91 Wn.2d 215, THIRINGER v. AMERICAN MOTORS INS.

CITE:          91 Wn.2d 215, 588 P.2d 191

               THIRINGER v. AMERICAN MOTORS INS.

CAUSE NUMBER: 45454

FILE DATE:     December 21, 1978

CASE TITLE: Henry M. Thiringer, Respondent, v. American
               Motors Insurance Company, Appellant.

[1] Insurance - Subrogation - Interference - Effect. A settlement and release contrary to subrogation provisions of a policy will not prevent recovery on the policy if the insurer has not been prejudiced.

[2] Insurance - Reimbursement - Partial Compensation of Loss - Effect. As a general rule, under an insurance policy provision for reimbursement of the insurer from any recovery by the insured from the wrongdoer, the insurer is entitled only to the excess which the insured has received after he is fully compensated for his loss.

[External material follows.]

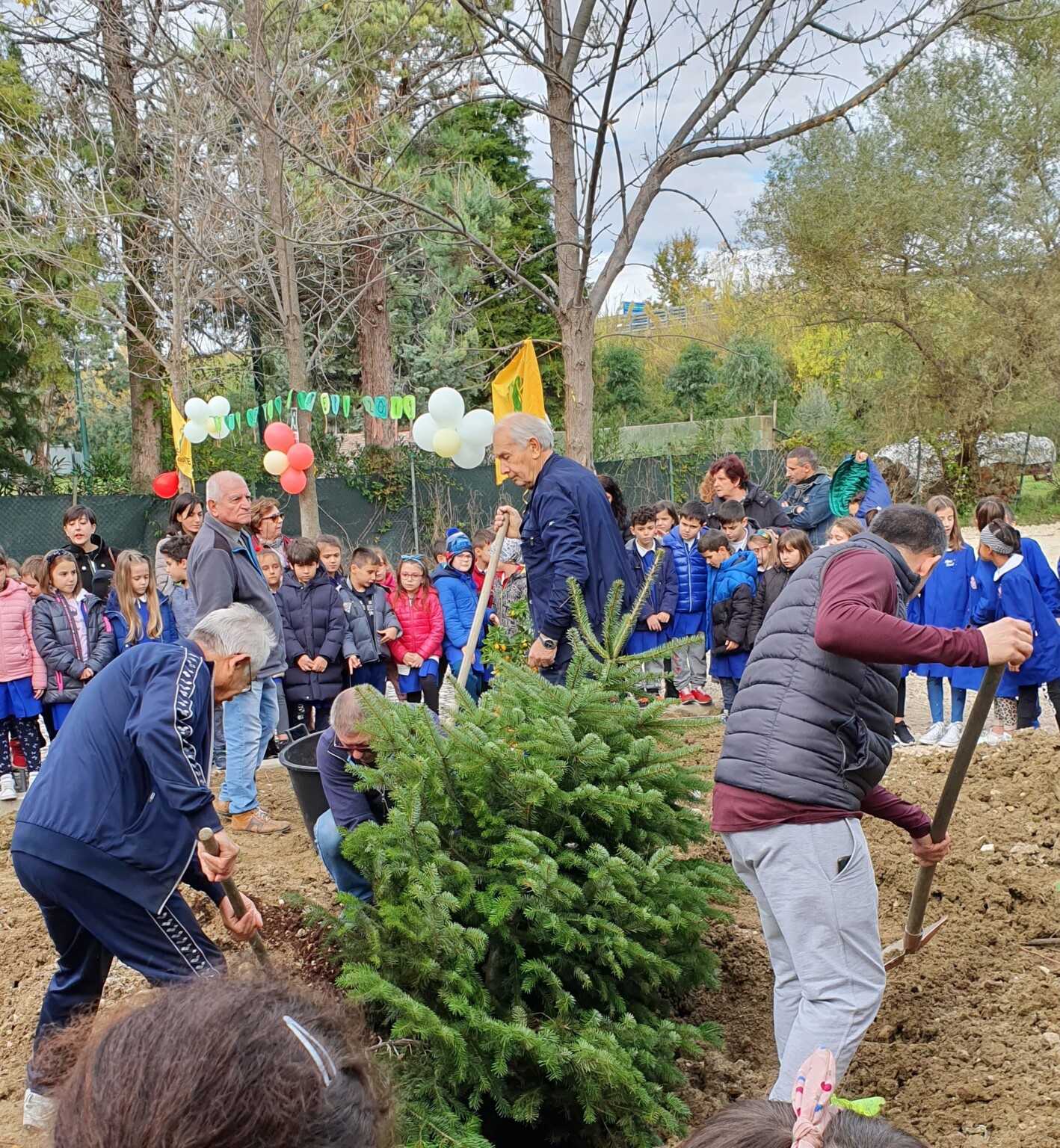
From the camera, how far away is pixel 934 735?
24.6 ft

[3] Insurance - Subrogation - Application - Public Policy. Subrogation is an equitable doctrine and the courts should resolve each case upon a consideration of the equitable factors involved, considering both the insurer's interest in its right of subrogation and the principle that a party suffering compensable injury is entitled to be made whole but not to a double recovery.

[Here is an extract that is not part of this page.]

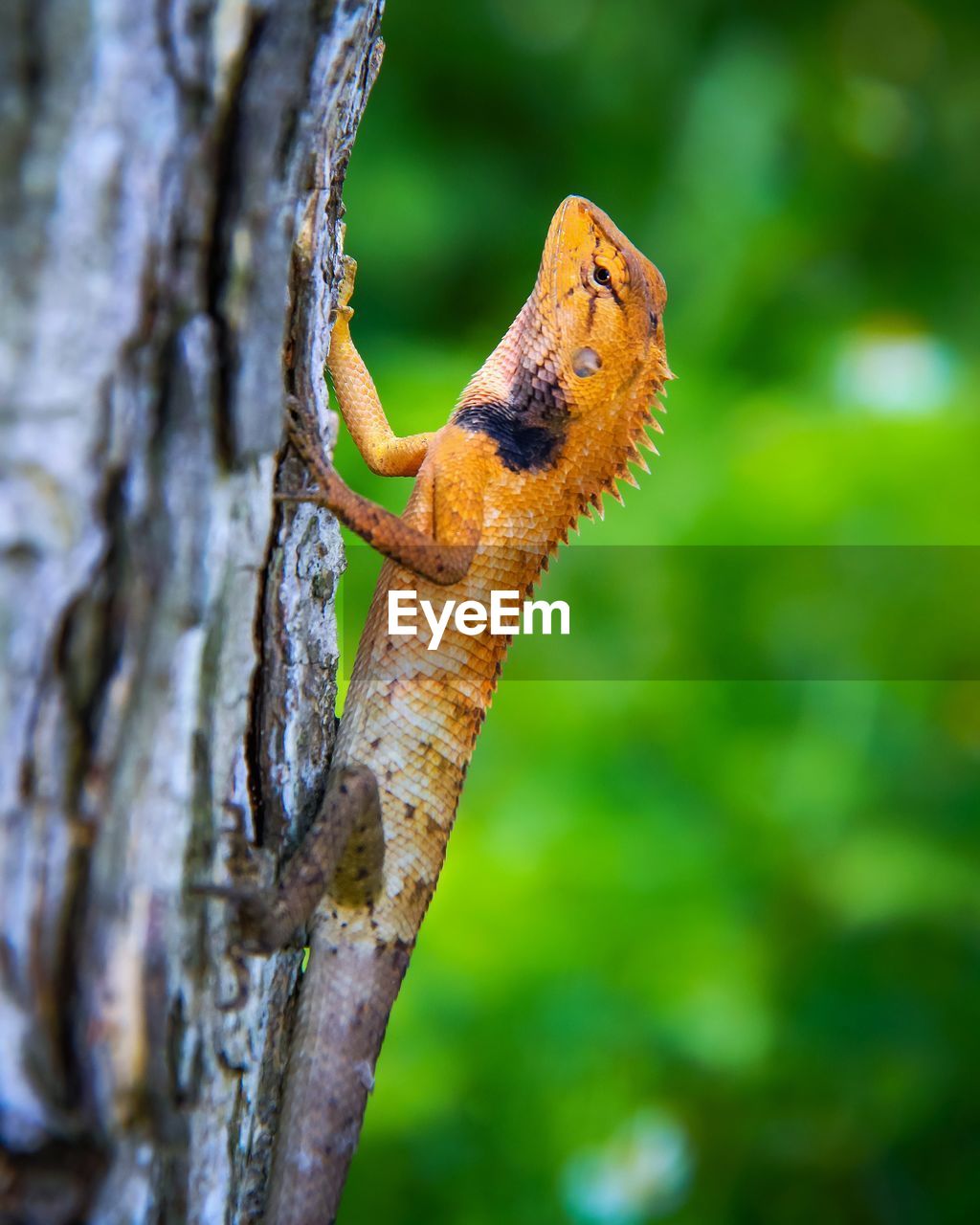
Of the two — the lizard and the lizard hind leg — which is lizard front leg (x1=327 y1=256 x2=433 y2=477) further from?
the lizard hind leg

NAMES OF CONCURRING OR DISSENTING JUDGES: Utter, J., did not participate in the disposition of this case.

NATURE OF ACTION: This action was brought for recovery on a personal injury policy after the injured party had settled his claim with the wrongdoer for less than his total loss. The insurer claimed that the settlement and release terminated liability under the policy.

Superior Court: The Superior Court for Spokane County, No. 231741, George T. Shields, J., on May 17, 1977, ordered arbitration to determine general damages and ruled that the insurer's subrogation rights had not been prejudiced by the settlement.

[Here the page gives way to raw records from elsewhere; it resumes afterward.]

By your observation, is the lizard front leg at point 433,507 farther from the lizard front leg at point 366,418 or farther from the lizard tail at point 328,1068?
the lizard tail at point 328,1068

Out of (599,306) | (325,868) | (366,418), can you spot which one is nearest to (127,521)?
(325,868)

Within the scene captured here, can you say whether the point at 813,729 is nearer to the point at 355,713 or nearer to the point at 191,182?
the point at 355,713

Supreme Court: Holding that the settlement did not release the insurer from its obligation since it was not prejudiced, and that the insured was entitled to be made whole before reimbursement of the insurer, the court AFFIRMS the judgment.

COUNSEL:      LUKINS, ANNIS, BASTINE, MCKAY & VAN MARTER, P.S., by ROBERT G. BEAUMIER, JR., and EUGENE I. ANNIS, for appellant.

RANDALL & DANSKIN, by NANCY E. HORGAN, for respondent.

AUTHOR OF MAJORITY OPINION: Rosellini, J.-

MAJORITY OPINION: We are asked to determine the priorities, as between an insurer and its insured, in the proceeds of a settlement effected by the insured with the party responsible for his injuries.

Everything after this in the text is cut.